Summary: Race when scheduler goes to next sequence in a group
Product: [Applications] kstars Reporter: Konstantin Baranov <const>
Component: generalAssignee: Wolfgang Reissenberger <wreissen>
Status: REPORTED ---    
Severity: normal    
Priority: NOR    
Version First Reported In: git   
Target Milestone: ---   
Platform: Other   
OS: Linux   
Latest Commit: Version Fixed/Implemented In:
Sentry Crash Report:
Attachments: Log
Sequence
Schedule
Analyze of a real session

Description Konstantin Baranov 2024-09-10 05:34:50 UTC
Created attachment 173514 [details]
Log

The exact misbehavior varies depending on machine, devices, etc. For demonstration, I compiled current version from git and setup a local INDI profile with telescope and camera simulators only. Sequence and schedule files are attached.
The sequence is simply 3 exposures. The schedule has 3 different targets sharing one Group name, the same sequence.
I expect to get a clean indefinite loop of 3 images of each target.
Instead, for each iteration, it captures and saves 4 images and starts fifth which is then aborted and reported as an error.

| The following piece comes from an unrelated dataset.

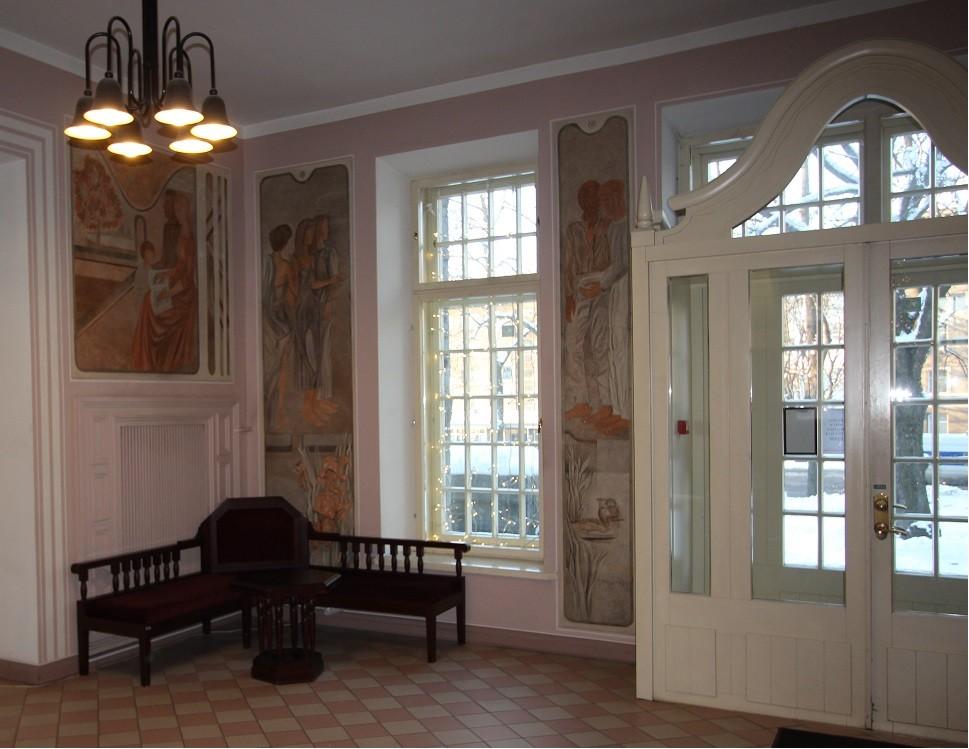I korruse fuajee E. Jänese seinamaalide, originaalse mööbli ja M. Hääle valgustitega (1982). Foto: Eero Kangor, 8.01.2016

In my real observatory, depending on timing, I may get 3 images within each job captures and actually saved, but the last one is 'aborted'. Scheduler marks job as failed, waits 60s (per configuration), then proceeds to the next job.
Sometimes it is all fine, 3 successful images and immediate jump to the next job.
I did not see this problem with 3.7.0. As I started upgrading to 3.7.2, it appeared.

I don't see this kind of issues with jobs not in a group, even if there are other grouped jobs in the same schedule. Of course, all this story is with Greedy Scheduler enabled.
Comment 1 Konstantin Baranov 2024-09-10 05:35:10 UTC
Created attachment 173515 [details]
Sequence
Comment 2 Konstantin Baranov 2024-09-10 05:35:25 UTC
Created attachment 173516 [details]
Schedule
Comment 3 Konstantin Baranov 2024-09-10 05:40:13 UTC
Created attachment 173517 [details]
Analyze of a real session

Real session with more complicated config. No real errors occurred. All jobs are in a single group. See how some, but not all, of the jobs have the last image 'aborted'.